Black Box Decision problem for NFA

Suppose we are given an NFA $M$ (without $\epsilon$-transitions) that we only know the alphabet $\Sigma$ and the number of states $|Q|$ but we do not know any other details of the NFA. We want to develop a black box algorithm that can test if $L(M)=\Sigma^{*}$.
My idea is that we can feed every string up to size $|\Sigma|^{|Q|-1}$, if every strings are accepted, then $L(M)=\Sigma^{*}$. Since all strings up to size $|\Sigma|^{|Q|-1}$ must go through every reachable state in $M$, if all of them get accepted then no matter what string is input, it will be accepted. Am I correct?

Ellul, Krawetz, Shallit and Wang construct in their paper Regular Expressions: New Results and Open Problems a regular expression of length $n$ (for infinitely many $n$) such that the shortest string missing from its language has length $2^{\Omega(n)}$. Since a regular expression of length $n$ can be converted to an NFA having $O(n)$ states, this gives, for infinitely many $n$, an NFA having $n$ states such that the shortest string not accepted by the NFA has length $2^{\Omega(n)}$.

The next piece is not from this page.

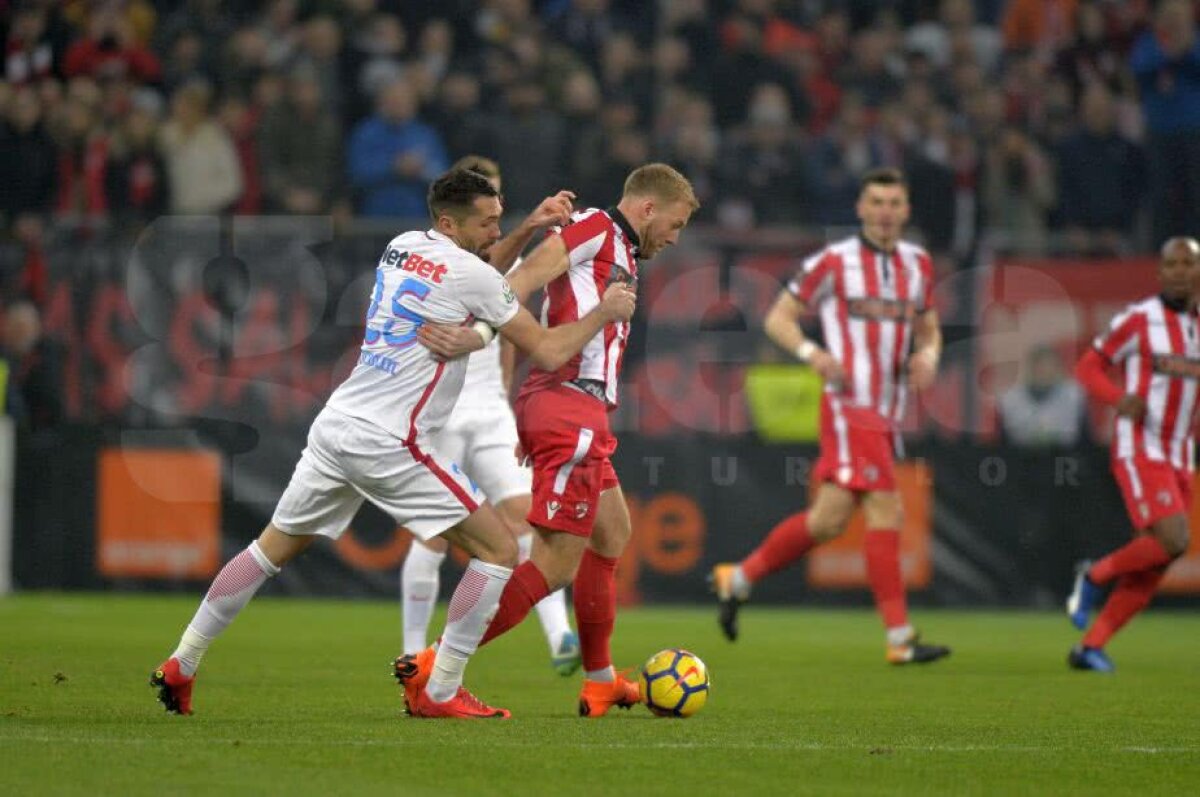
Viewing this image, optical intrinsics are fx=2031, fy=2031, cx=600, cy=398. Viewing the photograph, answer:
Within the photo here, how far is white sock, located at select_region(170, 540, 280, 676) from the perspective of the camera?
7.14 metres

Conversely, if an NFA having $n$ states doesn't accept all strings, then it must reject some string of length shorter than $2^n$. This follows from the pumping lemma once you convert the NFA to a DFA. Hence the construction in the paper mentioned above is optimal up to the constant in the exponent.

StackExchange Computer Science Q#115371, answer score: 2